> Extrait du texte

────

Le synopsis est le suivant : Lorsque Sarah rencontre Victor en 1971, elle ne sait pas encore qu’ils vont traverser ensemble 45 ans d’une vie pleine de passion et de secrets, de désillusions, de chagrins et de surprises. Ce film est l’Odyssée d’un couple sur une fresque de société caustique et pertinente.
Ce film est pour Nicolas Bedos, l’accomplissement d’un rêve car comme il le confie, réaliser un film était un rêve qu’il caressait depuis l’âge de 13 ans: « Le premier texte que j’ai écrit était
d’ailleurs un scénario. C’était, en fait, un tissu de clichés et de répliques pourries. J’ai ensuite failli réaliser un film vers l’âge de 20 ans, mais cela ne s’est pas fait car l’actrice m’a lâché.
Je l’ai alors très mal vécu. Après un autre projet avorté, ma frustration était grande, j’ai eu du mal à assumer la déception, mais je pense avec le recul que c’était un mal pour un bien car depuis
j’ai mûri, affiné mes projets, mes ambitions. J’ai aussi fréquenté beaucoup de tournages. J’ai beaucoup observé, réfléchi. A une certaine époque, j'ai même été un véritable Geek de DVDs que je
décortiquais, que j’analysais ».

────

> Informations affichées
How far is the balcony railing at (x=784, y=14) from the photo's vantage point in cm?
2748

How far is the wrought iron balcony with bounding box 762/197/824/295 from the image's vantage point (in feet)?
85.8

────

> Travail à réaliser
Restituez, sans rien y changer, le passage de l'extrait sur le film de Nicolas Bedos qui va de « Le synopsis est » à « l’actrice m’a lâché. », bornes comprises.

> Réponse à fournir
Le synopsis est le suivant : Lorsque Sarah rencontre Victor en 1971, elle ne sait pas encore qu’ils vont traverser ensemble 45 ans d’une vie pleine de passion et de secrets, de désillusions, de chagrins et de surprises. Ce film est l’Odyssée d’un couple sur une fresque de société caustique et pertinente.
Ce film est pour Nicolas Bedos, l’accomplissement d’un rêve car comme il le confie, réaliser un film était un rêve qu’il caressait depuis l’âge de 13 ans: « Le premier texte que j’ai écrit était
d’ailleurs un scénario. C’était, en fait, un tissu de clichés et de répliques pourries. J’ai ensuite failli réaliser un film vers l’âge de 20 ans, mais cela ne s’est pas fait car l’actrice m’a lâché.